Not only this, on the one hand, when almost all the opposition leaders were in prison, several important constitutional amendments were successfully passed, one of which was the 42nd Constitutional Amendment. This 42nd Amendment was a significant amendment in history that modified most parts of the Constitution, which is why it is also known as the mini-Constitution of India. This Amendment Act made the following changes to the Preamble: it added the words ‘socialist’ and ‘secular’. The phrase “unity of the nation” was changed to “unity and integrity of the nation.”
But was the framer of the Constitution, Dr. B. R. Ambedkar, actually in favor of adding these words to the Indian Constitution?
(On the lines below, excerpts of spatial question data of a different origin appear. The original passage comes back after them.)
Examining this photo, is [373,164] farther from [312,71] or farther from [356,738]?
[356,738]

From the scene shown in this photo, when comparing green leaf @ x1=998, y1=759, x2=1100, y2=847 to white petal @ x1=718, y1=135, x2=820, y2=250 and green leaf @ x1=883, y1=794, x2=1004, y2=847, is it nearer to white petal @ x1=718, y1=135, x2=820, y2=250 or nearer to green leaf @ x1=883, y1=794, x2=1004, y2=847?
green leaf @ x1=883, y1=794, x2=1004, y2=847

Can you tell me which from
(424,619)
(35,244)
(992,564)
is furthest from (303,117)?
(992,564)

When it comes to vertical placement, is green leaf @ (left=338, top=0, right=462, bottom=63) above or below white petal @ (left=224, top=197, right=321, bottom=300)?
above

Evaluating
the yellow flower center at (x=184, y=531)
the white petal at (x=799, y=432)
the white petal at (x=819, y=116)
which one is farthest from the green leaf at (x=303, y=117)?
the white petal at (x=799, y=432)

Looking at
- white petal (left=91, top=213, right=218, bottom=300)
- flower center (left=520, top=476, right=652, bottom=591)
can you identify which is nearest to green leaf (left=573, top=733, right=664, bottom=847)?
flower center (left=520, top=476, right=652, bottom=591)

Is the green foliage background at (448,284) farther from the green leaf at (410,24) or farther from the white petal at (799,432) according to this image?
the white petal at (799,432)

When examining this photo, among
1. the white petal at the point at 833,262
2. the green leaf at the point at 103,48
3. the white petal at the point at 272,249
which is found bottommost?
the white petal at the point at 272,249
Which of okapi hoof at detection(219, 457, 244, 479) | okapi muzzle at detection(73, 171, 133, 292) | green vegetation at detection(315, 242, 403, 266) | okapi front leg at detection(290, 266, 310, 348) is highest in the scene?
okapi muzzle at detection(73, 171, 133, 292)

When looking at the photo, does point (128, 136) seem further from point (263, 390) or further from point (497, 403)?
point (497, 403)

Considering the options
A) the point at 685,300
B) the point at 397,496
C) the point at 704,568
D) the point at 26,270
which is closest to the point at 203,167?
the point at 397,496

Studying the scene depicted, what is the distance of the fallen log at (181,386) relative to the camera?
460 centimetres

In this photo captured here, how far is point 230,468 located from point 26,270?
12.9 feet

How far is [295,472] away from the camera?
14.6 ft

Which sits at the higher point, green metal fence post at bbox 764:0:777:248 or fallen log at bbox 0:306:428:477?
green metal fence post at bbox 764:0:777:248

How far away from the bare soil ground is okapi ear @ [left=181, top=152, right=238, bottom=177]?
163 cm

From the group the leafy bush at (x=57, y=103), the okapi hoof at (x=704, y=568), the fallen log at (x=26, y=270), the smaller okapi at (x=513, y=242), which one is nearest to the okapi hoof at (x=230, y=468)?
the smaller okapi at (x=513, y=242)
In this regard, it is necessary to look at the debate on the Preamble of the Constitution in the Indian Constituent Assembly on November 15, 1948. Professor K. T. Shah demanded that the words “secular, federal, socialist” be included in the Preamble of the Constitution. However, Dr. B. R. Ambedkar strongly protested against his demand. He said, “Mr. Vice-President Sir, I regret that I cannot accept the amendment of Prof. KT Shah…. What should be the policy of the State, how the Society should be organised in its social and economic side are matters which must be decided by the people themselves according to time and circumstances. It cannot be laid down in the Constitution itself, because that is destroying democracy altogether. If you state in the Constitution that the social organisation of the State shall take a particular form, you are, in my judgment, taking away the liberty of the people to decide what should be the social organisation in which they wish to live.” (Source – Constituent Assembly Debates, Volume 7; 15 Nov, 1948)
In short, he clearly states that what the policy of the state should be, and how society should be organized in its social and economic aspects, should be decided by the people themselves according to the time and circumstances. If the constitution specifies this, it will be a deprivation of the freedom of the people. The part of the Constitution that the leaders of the current opposition party repeatedly highlight—those who see a danger to secularism whenever they observe the construction of the Ram temple or any major Hindu festival—hold up the framer of the Constitution, Dr. B. R. Ambedkar, and the special phrases added to the Constitution during the Emergency as a shield to block the wind of Hindutva. In fact, it is proven that the framer of the Constitution, Ambedkar himself, was against these changes. In other words, the addition of the words “socialist” and “secular” through the 42nd Amendment to the Constitution during the Emergency is a direct disregard for and insult to Ambedkar’s instructions.
The history of Congress’s insult to Ambedkar does not end here. The year was 1932 when Dr. Ambedkar demanded separate elections for Dalits to ensure their political empowerment. However, Mahatma Gandhi, by exerting pressure through a fast unto death, forced Ambedkar to compromise through the Poona Pact. Ironically, this same Mahatma Gandhi supported separate elections for religious minorities like Muslims but strongly opposed separate elections for Dalits.
One of the biggest examples of Congress’s neglect of Ambedkar’s contributions is its refusal to install Ambedkar’s portrait in the Central Hall of Parliament until 1990. More notable was Congress’s reluctance to award the Bharat Ratna to the framer of India’s Constitution. Dr. Ambedkar was awarded the Bharat Ratna in 1990, 44 years after his death.
The Congress, which has consistently disrespected Ambedkar and the Constitution, is today seen as having become supporters of the Constitution only for political interests. Keeping history in mind, people today will have to judge who are true Ambedkarites and who are pseudo-Ambedkarites; who truly respect the Constitution and who wear the mask of being lovers of the Constitution for political gain.